Peaceful, yes. Respectful? No.
It is better to be respectful of others, but civil rights are not dependent on our being respectful of others. The Nazis can march in Skokie. The Westboro nutters can scream nasty things at funerals. And cartoonists can make fun of religious and political leaders.
I’m not understanding why ostensibly private institutions (on the second thought, do yeshivas receive government money?) are pressured to take actions against their members involved in disturbances. Those involved in rioting should face criminal charges, but other than that?
There should be NO koranimals in Israel. Period.
In 2005, I had a camera stolen out of my fanny pack, probably by a very short accomplice of the person trying to sell me a fold-out postcard, in the Damascus gate.
I hope the parade goes well.
The High Court does not deserve any kudos, so long as it arrogated to itself the policy decision on whether the march should go ahead. So long as it has a “heavy heart” about this decision, and purports to retain the right to ban the march on another occasion, the judicial coup in Israel continues.
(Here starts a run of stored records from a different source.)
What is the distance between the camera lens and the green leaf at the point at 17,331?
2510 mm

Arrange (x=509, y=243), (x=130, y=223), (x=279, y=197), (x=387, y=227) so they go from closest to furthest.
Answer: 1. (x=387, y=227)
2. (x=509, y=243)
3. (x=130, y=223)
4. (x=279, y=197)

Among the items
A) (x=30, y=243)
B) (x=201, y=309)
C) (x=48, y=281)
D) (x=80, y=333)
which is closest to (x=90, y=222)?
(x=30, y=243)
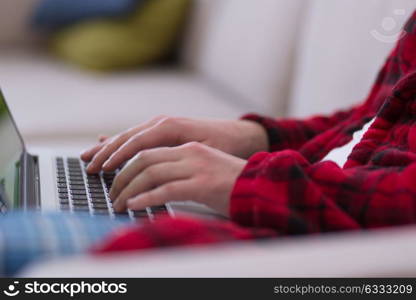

Israel’s deep dark secret is that its elections are a farce; the elected government does not rule the country, but rather must take the orders of its so-called “legal advisers”, who are not advisers but dictators, ruling on behalf of the self-appointed High Court. In any normal democracy the court would have dismissed the suit outright, and left it to the elected government to decide what route the march would take — and compelled the police to obey the government’s decision.